E’ come dire che in una scuola per educare i ragazzi a non cadere nelle maglie dell’alcol, si dovrebbero installare macchine distributrici di “energy drink”, ovvero di un cocktail ad alto contenuto alcolico, di facile consumo tra gli adolescenti e, tanto per essere sensibili, anche a prezzo calmierato. Se tanto mi dà tanto allora nelle scuole dovrebbero valere più i preservativi che i processi formativi di educazione sessuale, più i drink alcolici che l’educazione alla salute, più i “maxi hamburger big mac” che l’educazione alimentare.

Unica consolazione è che ogni iniziativa è demandata all’autonoma decisione di ciascuna scuola. Bontà loro! Naturalmente com’era da aspettarsi la delibera provinciale di Milano ha spaccato il mondo della scuola tra favorevoli e contrari. Le motivazioni ora a sostegno degli uni ora a sostegno degli altri si sprecano senza esclusione di colpi. Il tutto ruota attorno al concetto di educazione sessuale da promuovere nelle attività formative delle scuole.

C’è ben altro da fare che non supportare i nostri ragazzi in tema sessuale, dando loro la possibilità di rifornirsi a scuola di profilattici a prezzi modici. Un conto è educarli a una corretta sessualità, altro è mettere a loro disposizione un distributore di profilattici. Quindi ciò che deve impegnare una scuola non è un programma di installazione di macchine, ma un programma pedagogico che parta da un corretto approccio alle problematiche sessuali senza sminuirle, riducendole a mercanzia secondo i dettami della domanda e dell’offerta.

Sono pronto a prendermi del falso moralista, del tecno-bigotto, del portatore sano di «virtù monacali» ritenute dal filosofo David Hume come nefaste in quanto «rendono ottusa l’intelligenza e induriscono il cuore, oscurano la fantasia e inaspriscono il carattere» (e così mi sono bello che sistemato da solo). Sono pronto a correre questo rischio. Però sono convinto che una seria riflessione su questo argomento non può partire da una strategia commerciale, ma da una strategia progettuale che porti la scuola e i genitori a non fermarsi a una visione riduttiva della sessualità, impoverendola e delegandola a stimoli edonistici o a esperienze comunque piacevoli. Ciò che manca, oggi, è una vera opera educativa.

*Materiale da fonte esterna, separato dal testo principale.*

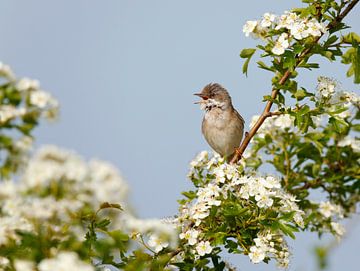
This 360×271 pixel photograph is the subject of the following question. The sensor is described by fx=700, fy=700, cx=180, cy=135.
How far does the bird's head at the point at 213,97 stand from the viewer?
7281 millimetres

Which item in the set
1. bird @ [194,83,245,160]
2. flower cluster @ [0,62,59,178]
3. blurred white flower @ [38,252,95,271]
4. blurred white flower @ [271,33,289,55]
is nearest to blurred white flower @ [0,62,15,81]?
flower cluster @ [0,62,59,178]

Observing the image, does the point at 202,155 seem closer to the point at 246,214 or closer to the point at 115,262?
the point at 246,214

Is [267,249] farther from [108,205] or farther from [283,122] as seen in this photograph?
[283,122]

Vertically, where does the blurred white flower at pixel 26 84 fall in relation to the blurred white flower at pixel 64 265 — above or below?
above

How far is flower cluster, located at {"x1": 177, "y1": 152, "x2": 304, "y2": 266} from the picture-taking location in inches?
174

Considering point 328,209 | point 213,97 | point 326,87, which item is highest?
point 213,97

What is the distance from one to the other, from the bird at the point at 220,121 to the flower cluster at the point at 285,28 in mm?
2250

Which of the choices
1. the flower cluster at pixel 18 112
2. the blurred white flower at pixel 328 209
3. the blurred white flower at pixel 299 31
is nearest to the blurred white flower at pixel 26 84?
the flower cluster at pixel 18 112

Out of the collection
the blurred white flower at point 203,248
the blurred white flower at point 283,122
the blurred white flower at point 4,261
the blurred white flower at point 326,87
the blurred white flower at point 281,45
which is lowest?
the blurred white flower at point 4,261

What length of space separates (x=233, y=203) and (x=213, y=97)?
2993mm

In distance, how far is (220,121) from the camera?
734 centimetres

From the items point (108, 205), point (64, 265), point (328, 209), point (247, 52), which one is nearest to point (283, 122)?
point (328, 209)

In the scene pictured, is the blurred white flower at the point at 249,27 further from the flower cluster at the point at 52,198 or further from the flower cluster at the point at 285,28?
the flower cluster at the point at 52,198

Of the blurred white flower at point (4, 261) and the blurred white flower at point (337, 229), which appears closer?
the blurred white flower at point (4, 261)
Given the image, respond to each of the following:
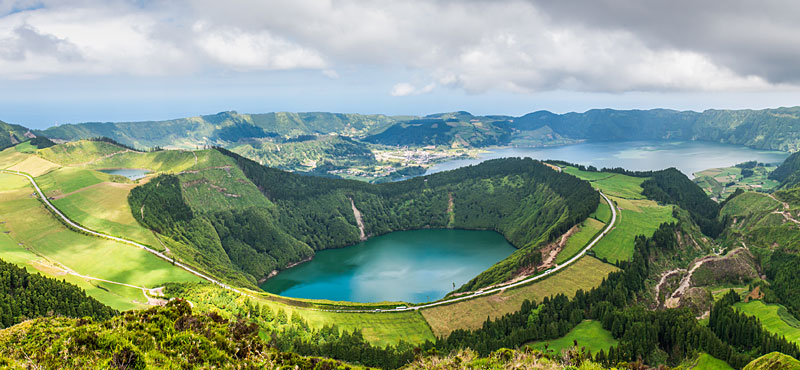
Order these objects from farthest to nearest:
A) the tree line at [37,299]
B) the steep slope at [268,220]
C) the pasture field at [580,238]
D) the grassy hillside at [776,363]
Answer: the steep slope at [268,220]
the pasture field at [580,238]
the tree line at [37,299]
the grassy hillside at [776,363]

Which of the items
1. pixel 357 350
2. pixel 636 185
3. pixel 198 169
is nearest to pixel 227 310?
pixel 357 350

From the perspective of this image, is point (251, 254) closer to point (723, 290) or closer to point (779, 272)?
point (723, 290)

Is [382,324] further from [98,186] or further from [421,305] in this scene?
[98,186]

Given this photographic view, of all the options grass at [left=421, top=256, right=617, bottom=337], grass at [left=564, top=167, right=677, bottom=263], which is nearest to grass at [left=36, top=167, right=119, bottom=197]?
grass at [left=421, top=256, right=617, bottom=337]

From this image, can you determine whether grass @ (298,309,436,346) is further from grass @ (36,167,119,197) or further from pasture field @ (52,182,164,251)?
grass @ (36,167,119,197)

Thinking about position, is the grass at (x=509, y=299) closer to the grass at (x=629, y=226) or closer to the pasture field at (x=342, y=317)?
the pasture field at (x=342, y=317)

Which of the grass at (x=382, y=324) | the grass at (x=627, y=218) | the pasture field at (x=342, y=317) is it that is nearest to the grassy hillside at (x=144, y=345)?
the pasture field at (x=342, y=317)
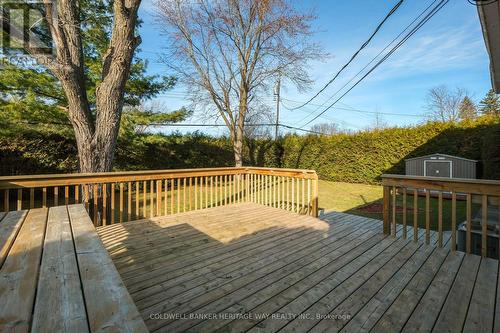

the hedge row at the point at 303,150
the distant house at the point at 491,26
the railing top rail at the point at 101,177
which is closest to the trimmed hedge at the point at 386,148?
the hedge row at the point at 303,150

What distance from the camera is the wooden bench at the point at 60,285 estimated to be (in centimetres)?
75

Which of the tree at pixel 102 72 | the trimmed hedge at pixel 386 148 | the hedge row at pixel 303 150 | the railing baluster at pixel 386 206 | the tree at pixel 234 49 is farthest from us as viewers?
the tree at pixel 234 49

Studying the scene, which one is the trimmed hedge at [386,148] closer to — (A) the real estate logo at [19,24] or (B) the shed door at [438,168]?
(B) the shed door at [438,168]

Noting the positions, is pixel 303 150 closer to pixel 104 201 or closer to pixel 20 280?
pixel 104 201

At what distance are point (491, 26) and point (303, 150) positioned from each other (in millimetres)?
10401

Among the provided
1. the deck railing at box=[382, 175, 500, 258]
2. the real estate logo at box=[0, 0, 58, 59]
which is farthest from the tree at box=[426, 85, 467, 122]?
the real estate logo at box=[0, 0, 58, 59]

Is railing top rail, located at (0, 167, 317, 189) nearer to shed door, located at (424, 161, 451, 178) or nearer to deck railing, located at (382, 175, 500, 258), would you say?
deck railing, located at (382, 175, 500, 258)

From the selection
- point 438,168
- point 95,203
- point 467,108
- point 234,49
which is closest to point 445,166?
point 438,168

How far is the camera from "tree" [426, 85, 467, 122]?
22.1m

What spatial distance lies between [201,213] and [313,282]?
287 cm

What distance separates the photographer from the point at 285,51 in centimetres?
936

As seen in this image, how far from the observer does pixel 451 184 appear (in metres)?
2.81

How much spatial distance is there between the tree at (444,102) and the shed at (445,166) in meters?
18.7

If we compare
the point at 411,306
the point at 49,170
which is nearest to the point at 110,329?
the point at 411,306
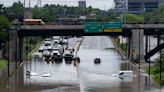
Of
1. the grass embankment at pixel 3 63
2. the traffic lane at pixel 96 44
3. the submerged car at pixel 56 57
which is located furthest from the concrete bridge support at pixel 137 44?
the traffic lane at pixel 96 44

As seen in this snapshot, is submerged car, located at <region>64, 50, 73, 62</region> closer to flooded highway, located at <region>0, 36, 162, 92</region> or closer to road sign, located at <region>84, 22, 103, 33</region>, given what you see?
flooded highway, located at <region>0, 36, 162, 92</region>

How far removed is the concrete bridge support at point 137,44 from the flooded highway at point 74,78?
1.99 metres

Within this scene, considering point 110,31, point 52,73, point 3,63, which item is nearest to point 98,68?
point 110,31

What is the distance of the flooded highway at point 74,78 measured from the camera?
7269cm

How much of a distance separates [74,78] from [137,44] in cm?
2287

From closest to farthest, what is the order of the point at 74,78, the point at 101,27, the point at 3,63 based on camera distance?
the point at 74,78
the point at 3,63
the point at 101,27

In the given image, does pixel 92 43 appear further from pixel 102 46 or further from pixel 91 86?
pixel 91 86

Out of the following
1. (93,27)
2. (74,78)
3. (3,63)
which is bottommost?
(74,78)

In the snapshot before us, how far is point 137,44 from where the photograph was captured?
4195 inches

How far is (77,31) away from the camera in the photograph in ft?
350

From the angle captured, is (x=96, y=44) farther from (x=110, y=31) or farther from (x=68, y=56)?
(x=110, y=31)

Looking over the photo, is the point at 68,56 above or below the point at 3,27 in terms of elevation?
below

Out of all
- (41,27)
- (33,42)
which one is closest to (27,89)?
(41,27)

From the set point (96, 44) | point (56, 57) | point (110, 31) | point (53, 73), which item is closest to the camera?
point (53, 73)
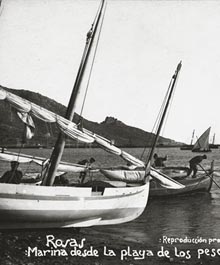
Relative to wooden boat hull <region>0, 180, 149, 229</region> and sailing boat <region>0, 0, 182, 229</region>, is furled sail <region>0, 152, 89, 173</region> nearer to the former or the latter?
sailing boat <region>0, 0, 182, 229</region>

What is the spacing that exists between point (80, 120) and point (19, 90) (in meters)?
1.64

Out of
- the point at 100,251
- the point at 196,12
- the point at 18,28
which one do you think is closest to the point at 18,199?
the point at 100,251

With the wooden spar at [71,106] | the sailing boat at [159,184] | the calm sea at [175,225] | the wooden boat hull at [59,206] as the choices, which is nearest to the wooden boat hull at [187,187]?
the sailing boat at [159,184]

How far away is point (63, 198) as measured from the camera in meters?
8.62

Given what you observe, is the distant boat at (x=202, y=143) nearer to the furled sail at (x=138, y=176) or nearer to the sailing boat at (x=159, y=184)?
the sailing boat at (x=159, y=184)

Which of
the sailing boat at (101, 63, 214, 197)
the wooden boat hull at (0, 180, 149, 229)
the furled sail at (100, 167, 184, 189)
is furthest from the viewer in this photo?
the sailing boat at (101, 63, 214, 197)

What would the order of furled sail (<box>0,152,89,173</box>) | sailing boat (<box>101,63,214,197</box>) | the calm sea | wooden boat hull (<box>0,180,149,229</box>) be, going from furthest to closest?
sailing boat (<box>101,63,214,197</box>) < furled sail (<box>0,152,89,173</box>) < the calm sea < wooden boat hull (<box>0,180,149,229</box>)

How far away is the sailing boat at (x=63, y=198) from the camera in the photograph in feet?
27.0

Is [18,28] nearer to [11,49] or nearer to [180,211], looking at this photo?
[11,49]

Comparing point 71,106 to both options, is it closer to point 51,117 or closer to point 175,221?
point 51,117

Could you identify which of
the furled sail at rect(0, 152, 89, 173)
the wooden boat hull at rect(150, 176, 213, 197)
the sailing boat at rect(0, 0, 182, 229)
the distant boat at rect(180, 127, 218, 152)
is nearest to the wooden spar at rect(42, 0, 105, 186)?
the sailing boat at rect(0, 0, 182, 229)

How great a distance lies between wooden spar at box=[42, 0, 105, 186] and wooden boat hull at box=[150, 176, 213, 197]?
5584 millimetres

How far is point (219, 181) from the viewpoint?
2047cm

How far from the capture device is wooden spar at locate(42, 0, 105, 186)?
9.23 meters
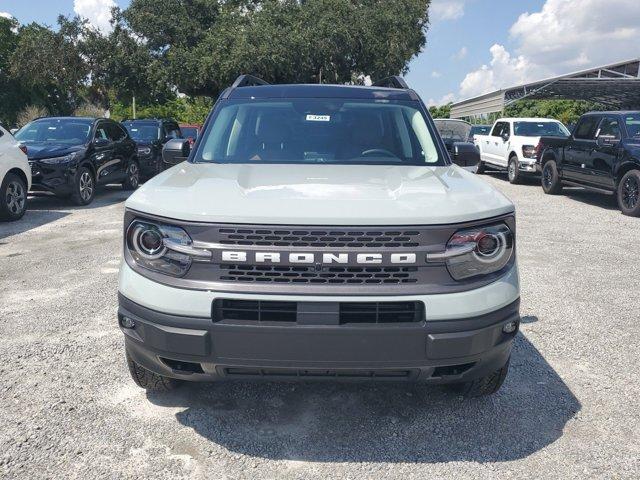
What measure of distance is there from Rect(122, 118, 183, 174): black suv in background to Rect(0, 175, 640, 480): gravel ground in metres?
9.95

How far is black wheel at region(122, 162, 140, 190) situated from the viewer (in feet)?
42.6

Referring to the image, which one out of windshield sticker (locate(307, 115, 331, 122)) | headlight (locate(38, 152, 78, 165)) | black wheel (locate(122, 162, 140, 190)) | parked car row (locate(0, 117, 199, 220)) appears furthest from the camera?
black wheel (locate(122, 162, 140, 190))

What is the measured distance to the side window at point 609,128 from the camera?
10.6 meters

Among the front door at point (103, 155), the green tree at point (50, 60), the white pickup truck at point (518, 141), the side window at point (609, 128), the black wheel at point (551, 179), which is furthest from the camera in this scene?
the green tree at point (50, 60)

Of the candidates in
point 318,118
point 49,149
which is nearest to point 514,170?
A: point 49,149

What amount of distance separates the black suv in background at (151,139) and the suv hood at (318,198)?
1118cm

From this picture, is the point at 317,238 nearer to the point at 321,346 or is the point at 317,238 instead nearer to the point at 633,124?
the point at 321,346

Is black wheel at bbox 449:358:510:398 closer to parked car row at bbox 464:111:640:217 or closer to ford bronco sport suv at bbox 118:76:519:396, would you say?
ford bronco sport suv at bbox 118:76:519:396

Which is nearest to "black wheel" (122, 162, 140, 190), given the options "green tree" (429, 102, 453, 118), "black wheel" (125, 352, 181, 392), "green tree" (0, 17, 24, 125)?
"black wheel" (125, 352, 181, 392)

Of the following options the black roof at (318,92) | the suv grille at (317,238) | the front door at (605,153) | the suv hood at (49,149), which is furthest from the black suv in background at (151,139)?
the suv grille at (317,238)

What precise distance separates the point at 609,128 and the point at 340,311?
10291 mm

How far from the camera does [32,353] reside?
12.8 ft

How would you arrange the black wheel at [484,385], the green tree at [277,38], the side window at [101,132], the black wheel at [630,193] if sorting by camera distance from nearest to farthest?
the black wheel at [484,385] → the black wheel at [630,193] → the side window at [101,132] → the green tree at [277,38]

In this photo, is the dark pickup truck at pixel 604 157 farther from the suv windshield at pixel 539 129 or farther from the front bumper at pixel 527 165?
the suv windshield at pixel 539 129
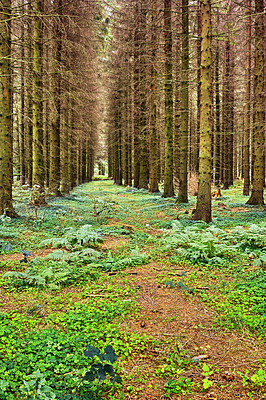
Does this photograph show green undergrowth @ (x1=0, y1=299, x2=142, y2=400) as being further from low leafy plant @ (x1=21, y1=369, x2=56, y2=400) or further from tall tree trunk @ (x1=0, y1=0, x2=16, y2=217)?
tall tree trunk @ (x1=0, y1=0, x2=16, y2=217)

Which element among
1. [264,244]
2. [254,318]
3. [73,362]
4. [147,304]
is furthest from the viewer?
[264,244]

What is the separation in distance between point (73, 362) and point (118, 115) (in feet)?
98.3

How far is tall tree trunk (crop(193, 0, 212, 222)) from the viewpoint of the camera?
9.22 m

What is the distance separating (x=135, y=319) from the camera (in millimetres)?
3896

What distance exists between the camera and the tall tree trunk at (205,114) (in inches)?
363

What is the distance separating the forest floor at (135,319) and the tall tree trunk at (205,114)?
245 centimetres

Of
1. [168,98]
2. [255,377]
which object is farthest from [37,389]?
[168,98]

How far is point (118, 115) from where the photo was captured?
1221 inches

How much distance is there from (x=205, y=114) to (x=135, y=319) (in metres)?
7.27

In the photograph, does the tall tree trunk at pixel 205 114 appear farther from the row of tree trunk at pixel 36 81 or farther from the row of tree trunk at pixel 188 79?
the row of tree trunk at pixel 36 81

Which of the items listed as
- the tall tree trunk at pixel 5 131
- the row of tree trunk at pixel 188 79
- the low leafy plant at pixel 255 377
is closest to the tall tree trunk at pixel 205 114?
the row of tree trunk at pixel 188 79

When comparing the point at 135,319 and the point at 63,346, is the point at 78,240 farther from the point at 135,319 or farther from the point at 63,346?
the point at 63,346

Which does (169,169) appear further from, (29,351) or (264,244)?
(29,351)

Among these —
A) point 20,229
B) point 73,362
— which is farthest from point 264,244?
point 20,229
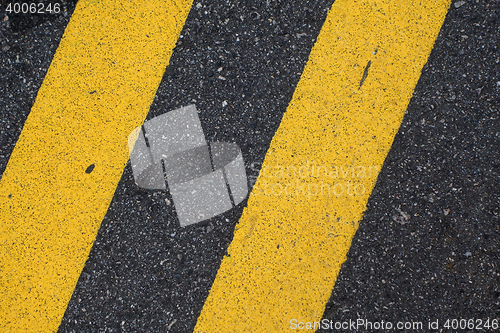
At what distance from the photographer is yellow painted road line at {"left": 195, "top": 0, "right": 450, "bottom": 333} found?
1.63 metres

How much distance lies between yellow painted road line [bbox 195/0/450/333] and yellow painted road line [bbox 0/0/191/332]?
30.9 inches

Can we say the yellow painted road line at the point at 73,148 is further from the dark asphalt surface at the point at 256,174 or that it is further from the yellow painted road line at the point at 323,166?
the yellow painted road line at the point at 323,166

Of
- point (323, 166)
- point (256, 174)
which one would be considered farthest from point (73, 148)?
point (323, 166)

Non è più possibile tacere, nè tanto meno è da considerare una fortuna l’incontro con l’altro sesso vieppiù visto come un’occasione da cogliere a volo per vivere una di quelle esperienze indimenticabili. Cercare di comprendere le ragioni di una relazione è esattamente quello che porta a scoprire in un progetto la vera opportunità che non va vista o vissuta come occasionale, ma è fatta di sentimenti e sensibilità, di sicurezza e rispetto reciproco. Non che sia questione di castità, anzi penso per questo a Sant’Agostino e al suo «Signore rendimi casto, ma non subito». Ritengo invece che una corretta educazione sessuale porta necessariamente ad andare oltre il dato consumistico, a superare l’impulso istintuale ed emotivo, per soffermarsi alla necessaria scoperta del sesso da vivere non come subbuglio ormonale, ma come opportunità di crescita attiva e consapevole. Questo è per me il compito della scuola e non certo quello di commerciare in profilattici. Tuttavia una qualche tentazione potrebbe farmi cambiare idea. E allora se in cambio dell’installazione delle macchinette la ditta appaltatrice di condom mi ripara il tetto dell’istituto, mi rimette a nuovo l’aula magna, mi dispone un controsoffittatura in tutti gli ambienti scolastici, mi costruisce una decina di nuove aule, mi tinteggia tutti gli interni, mi compra i nuovi arredi, mi rifà l’ufficio di presidenza, mi rinnova il parco macchine tecnologico, mi restaura la facciata, mi rinnova i serramenti, si adopera per la messa in sicurezza di tutto l’edificio, allora quasi quasi… ci faccio un pensierino. In tal caso se per Enrico IV° «Parigi val bene una messa», per me una macchinetta di preservativi val bene il rifacimento dell’istituto. Almeno posso accogliere più iscrizioni.